[PROVIDED TEXT Boundary: Start]

Plague
A short summary of my work on the ecology and epidemiology of historical and current-day plague.
An introduction
Plague is a bacterial disease that is still common in rodents today. Scientists have studied the plague with a modern mindset since the late 19th century, when the Third Plague Pandemic started in earnest in southern China and India. One hundred twenty years later, our understanding of the disease is still advancing through efforts of both the natural sciences and the humanities.
As a result of a cross-disciplinary interest in plague, researchers have a wealth of sources to work with: from (ancient) DNA of the bacterium extracted from skeletons and biological tissue for the past 5,000 years to archeological, written, and visual sources for the past 1,500 years, to surveillance records of plague in humans and in wildlife for the past 100 years. There are very few other (if any!) diseases that have comparable records from which to learn about all aspects of a disease.
European Reservoirs
I have worked on plague since 2010, publishing my first paper on the topic in 2012 1, dealing with our incomplete understanding of how plague persists within these reservoirs. After that paper, I started working with historical data, such as the compendium of plague outbreaks collected by Biraben in 1974, digitized by Ulf Büntgen et. al.2, and later improved upon by Fabienne Krauer and myself3.

[PROVIDED TEXT Boundary: End]

YOUR TASKS
1) Translate this sentence from the plague summary into Spanish: "Plague is a bacterial disease that is still common in rodents today."
2) Reproduce the plague summary from "An introduction" up to and including "of a disease.".
3) Summarize the plague summary in three sentences.

[DATASET EXTRACT Boundary: Start]

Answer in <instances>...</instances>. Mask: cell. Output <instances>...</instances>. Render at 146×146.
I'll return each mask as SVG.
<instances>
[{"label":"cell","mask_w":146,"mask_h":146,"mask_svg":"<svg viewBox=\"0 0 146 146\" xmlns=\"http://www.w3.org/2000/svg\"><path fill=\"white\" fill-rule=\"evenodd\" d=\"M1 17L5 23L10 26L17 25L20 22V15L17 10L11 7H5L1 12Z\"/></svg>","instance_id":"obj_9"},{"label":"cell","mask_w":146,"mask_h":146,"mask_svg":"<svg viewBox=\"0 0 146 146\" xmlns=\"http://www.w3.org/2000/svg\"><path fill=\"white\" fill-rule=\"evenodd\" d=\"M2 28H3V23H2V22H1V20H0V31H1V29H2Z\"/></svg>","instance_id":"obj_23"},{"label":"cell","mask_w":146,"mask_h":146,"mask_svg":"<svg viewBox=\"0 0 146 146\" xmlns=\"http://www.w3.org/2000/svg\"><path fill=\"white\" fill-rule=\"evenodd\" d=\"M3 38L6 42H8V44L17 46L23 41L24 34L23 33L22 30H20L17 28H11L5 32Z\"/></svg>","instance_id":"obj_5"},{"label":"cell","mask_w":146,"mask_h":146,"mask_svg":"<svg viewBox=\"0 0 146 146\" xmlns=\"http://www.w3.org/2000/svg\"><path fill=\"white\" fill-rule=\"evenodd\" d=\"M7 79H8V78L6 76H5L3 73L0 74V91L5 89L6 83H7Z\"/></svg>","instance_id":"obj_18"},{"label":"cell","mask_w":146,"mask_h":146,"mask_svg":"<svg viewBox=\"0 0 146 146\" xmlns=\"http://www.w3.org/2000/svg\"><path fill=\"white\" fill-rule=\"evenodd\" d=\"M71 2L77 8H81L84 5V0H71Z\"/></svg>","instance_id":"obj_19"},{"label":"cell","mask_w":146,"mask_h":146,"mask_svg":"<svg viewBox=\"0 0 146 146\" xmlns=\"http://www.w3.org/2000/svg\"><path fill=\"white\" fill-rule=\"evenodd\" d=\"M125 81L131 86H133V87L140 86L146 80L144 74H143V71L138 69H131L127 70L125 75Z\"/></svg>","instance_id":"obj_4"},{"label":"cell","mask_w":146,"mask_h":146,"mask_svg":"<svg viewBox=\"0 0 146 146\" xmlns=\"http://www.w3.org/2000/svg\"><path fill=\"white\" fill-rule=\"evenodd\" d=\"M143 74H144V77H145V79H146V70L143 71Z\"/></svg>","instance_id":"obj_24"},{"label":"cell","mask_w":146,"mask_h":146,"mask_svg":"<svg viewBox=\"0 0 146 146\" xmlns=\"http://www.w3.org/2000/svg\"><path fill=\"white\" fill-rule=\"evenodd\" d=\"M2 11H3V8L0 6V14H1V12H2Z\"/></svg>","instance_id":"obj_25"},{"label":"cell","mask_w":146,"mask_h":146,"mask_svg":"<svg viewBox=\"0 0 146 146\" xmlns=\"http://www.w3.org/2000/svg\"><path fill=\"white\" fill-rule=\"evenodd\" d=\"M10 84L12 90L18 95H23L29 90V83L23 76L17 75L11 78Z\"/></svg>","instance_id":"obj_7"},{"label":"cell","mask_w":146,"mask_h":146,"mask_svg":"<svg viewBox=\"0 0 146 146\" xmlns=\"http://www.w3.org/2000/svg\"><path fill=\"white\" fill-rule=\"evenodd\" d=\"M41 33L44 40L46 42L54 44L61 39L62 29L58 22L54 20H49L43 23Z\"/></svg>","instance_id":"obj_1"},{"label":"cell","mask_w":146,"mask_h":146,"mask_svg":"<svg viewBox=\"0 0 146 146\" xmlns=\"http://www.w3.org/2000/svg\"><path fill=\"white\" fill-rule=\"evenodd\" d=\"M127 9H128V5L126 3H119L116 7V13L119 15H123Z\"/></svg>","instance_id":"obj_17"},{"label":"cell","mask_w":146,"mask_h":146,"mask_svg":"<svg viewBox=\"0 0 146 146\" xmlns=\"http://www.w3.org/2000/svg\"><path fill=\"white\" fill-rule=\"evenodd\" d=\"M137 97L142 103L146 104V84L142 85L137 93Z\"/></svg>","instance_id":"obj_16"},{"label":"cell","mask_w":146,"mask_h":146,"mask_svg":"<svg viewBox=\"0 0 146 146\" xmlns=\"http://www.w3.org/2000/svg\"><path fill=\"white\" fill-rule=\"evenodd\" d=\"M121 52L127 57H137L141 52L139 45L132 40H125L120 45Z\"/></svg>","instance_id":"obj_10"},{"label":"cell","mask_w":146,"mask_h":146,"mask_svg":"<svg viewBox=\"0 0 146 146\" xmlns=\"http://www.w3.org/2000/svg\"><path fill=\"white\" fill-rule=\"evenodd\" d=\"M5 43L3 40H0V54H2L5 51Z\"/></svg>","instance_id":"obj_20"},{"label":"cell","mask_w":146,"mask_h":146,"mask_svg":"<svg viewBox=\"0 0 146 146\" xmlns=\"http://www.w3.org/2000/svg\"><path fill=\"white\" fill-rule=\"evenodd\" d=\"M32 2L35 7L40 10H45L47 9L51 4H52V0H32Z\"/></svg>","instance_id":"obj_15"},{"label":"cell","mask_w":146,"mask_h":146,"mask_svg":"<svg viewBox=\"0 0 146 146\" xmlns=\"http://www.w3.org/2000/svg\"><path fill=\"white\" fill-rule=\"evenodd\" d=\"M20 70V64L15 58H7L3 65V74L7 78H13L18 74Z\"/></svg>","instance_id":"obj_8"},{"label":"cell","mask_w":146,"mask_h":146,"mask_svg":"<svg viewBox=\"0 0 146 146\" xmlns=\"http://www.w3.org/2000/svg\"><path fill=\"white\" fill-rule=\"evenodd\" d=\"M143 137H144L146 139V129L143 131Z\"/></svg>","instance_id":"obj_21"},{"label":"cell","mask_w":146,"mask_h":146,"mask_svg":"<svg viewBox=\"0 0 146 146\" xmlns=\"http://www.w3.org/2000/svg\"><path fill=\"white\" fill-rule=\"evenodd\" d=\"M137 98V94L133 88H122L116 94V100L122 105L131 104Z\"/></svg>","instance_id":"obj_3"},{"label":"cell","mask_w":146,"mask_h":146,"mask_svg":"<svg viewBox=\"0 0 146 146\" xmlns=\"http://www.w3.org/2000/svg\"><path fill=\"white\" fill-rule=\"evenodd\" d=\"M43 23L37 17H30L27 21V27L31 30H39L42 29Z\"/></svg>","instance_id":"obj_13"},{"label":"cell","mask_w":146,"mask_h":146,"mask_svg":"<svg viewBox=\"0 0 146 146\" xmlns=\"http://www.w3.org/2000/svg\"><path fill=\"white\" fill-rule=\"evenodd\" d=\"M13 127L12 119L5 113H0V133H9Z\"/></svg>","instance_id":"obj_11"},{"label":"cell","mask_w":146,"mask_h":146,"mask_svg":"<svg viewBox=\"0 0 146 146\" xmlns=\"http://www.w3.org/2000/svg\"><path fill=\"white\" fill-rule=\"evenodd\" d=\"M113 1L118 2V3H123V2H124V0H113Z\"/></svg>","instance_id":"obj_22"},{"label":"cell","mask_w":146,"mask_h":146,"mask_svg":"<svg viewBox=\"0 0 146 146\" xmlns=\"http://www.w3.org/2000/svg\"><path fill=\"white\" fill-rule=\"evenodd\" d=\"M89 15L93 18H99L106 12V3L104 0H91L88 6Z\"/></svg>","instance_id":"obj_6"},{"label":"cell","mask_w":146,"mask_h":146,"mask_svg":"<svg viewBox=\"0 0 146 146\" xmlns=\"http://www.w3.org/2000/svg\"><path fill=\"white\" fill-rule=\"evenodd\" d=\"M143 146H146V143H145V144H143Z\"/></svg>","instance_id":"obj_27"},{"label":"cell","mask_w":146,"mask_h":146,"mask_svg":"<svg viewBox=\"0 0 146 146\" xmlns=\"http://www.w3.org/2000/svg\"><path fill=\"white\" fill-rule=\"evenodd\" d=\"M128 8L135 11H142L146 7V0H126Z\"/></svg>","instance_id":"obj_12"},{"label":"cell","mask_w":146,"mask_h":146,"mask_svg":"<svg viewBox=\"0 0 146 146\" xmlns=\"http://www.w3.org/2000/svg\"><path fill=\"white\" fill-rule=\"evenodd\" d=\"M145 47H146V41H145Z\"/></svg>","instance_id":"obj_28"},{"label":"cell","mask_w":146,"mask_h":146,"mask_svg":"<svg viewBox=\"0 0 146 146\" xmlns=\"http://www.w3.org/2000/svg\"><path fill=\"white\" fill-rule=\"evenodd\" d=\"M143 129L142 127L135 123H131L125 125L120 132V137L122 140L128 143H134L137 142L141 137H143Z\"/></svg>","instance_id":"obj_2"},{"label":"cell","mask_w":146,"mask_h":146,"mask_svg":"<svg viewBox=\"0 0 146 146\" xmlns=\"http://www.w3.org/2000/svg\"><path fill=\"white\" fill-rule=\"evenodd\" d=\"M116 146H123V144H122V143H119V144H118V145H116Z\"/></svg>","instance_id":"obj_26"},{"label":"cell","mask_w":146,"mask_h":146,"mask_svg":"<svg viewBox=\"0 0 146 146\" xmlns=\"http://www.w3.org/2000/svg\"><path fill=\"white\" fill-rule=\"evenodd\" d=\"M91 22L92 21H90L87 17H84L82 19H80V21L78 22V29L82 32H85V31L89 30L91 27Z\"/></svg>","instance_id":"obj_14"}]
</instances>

[DATASET EXTRACT Boundary: End]

PER-TASK OUTPUTS
1) La peste es una enfermedad bacteriana que todavía hoy es común en los roedores.

2)
An introduction
Plague is a bacterial disease that is still common in rodents today. Scientists have studied the plague with a modern mindset since the late 19th century, when the Third Plague Pandemic started in earnest in southern China and India. One hundred twenty years later, our understanding of the disease is still advancing through efforts of both the natural sciences and the humanities.
As a result of a cross-disciplinary interest in plague, researchers have a wealth of sources to work with: from (ancient) DNA of the bacterium extracted from skeletons and biological tissue for the past 5,000 years to archeological, written, and visual sources for the past 1,500 years, to surveillance records of plague in humans and in wildlife for the past 100 years. There are very few other (if any!) diseases that have comparable records from which to learn about all aspects of a disease.

3) Plague is a bacterial disease still common in rodents, and scientists have studied it with a modern mindset since the Third Plague Pandemic began in southern China and India in the late 19th century. Cross-disciplinary interest has produced sources ranging from ancient DNA covering 5,000 years to surveillance records of human and wildlife plague covering the past 100 years. The author has worked on plague since 2010, first on how it persists within reservoirs and later with historical data such as Biraben's compendium of plague outbreaks.